REQUIRED ACTIONS:
1. Reproduce the part of the protocol buffers reply from "Re: Question about" to "equivalent right now.", with "equivalent" changed to "counterpart".
2. In the protocol buffers reply, what size are protocol buffer messages generally meant to stay under?
3. Summarize the protocol buffers reply in two sentences.

— start TEXT PASSAGE —

In this regard, if you have received this email in error, please notify us by return email immediately.





Re: Question about parsing Protocal buffers

2009-03-23 Thread Kenton Varda
On Mon, Mar 23, 2009 at 1:38 AM, ode  wrote:

>
> There is api in c++, ParseFromIstream, but is there any similar api in
> python?


No, there's no Python equivalent right now.

But, the parsed objects are bigger than the original serialized data, so if
the original serialized data can't fit in memory, then the parsed objects
definitely can't.  In general, protocol buffers are designed to encode small
to medium-sized messages, generally less than 1MB (usually much less).  If
your data is larger than that, you should split it up into multiple small
messages and devise some higher-level container format to wrap them so you
can parse one at a time.

In your case, you might try separating the messages from the payload.  That
is, remove the blk_data field from Block, and instead write all of the data
to the stream *after* the DifferUpload message.  Then on the receiving end,
you can parse the whole protocol message first and then use it to write the
data directly to the final destination as you read it.

— end TEXT PASSAGE —
— start MATERIAL PROVIDED —

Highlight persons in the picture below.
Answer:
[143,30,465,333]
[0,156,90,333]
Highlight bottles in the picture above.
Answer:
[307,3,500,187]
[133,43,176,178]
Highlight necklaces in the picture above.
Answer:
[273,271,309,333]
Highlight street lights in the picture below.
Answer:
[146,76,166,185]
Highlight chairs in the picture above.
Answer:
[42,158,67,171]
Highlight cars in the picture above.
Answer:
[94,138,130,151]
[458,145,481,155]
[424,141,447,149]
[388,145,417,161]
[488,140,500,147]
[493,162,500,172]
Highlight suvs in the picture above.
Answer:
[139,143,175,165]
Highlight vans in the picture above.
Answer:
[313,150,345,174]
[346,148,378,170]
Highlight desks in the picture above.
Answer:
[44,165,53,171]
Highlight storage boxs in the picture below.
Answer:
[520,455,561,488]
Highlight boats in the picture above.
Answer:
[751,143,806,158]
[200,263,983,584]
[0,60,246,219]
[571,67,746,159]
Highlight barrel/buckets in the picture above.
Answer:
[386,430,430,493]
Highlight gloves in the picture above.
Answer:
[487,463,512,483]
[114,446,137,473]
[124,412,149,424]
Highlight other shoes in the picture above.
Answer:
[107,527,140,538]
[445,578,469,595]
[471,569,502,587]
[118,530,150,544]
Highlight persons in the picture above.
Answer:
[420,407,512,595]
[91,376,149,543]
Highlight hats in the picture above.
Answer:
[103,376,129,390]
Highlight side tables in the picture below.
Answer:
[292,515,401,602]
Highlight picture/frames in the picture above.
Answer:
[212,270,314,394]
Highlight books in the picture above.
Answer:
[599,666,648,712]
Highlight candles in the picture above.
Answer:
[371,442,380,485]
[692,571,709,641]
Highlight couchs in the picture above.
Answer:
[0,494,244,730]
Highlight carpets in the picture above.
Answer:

— end MATERIAL PROVIDED —

THE RESULTS:
1.
Re: Question about parsing Protocal buffers

2009-03-23 Thread Kenton Varda
On Mon, Mar 23, 2009 at 1:38 AM, ode  wrote:

>
> There is api in c++, ParseFromIstream, but is there any similar api in
> python?


No, there's no Python counterpart right now.

2. Generally less than 1MB, and usually much less.

3. Python currently has no equivalent of the C++ ParseFromIstream API, and since protocol buffers are designed for small to medium-sized messages under about 1MB, larger data should be split into multiple small messages inside a higher-level container format. For this case, the reply suggests removing the blk_data field from Block and writing the data to the stream after the DifferUpload message, so the receiver can parse the protocol message first and then write the data directly to its final destination as it is read.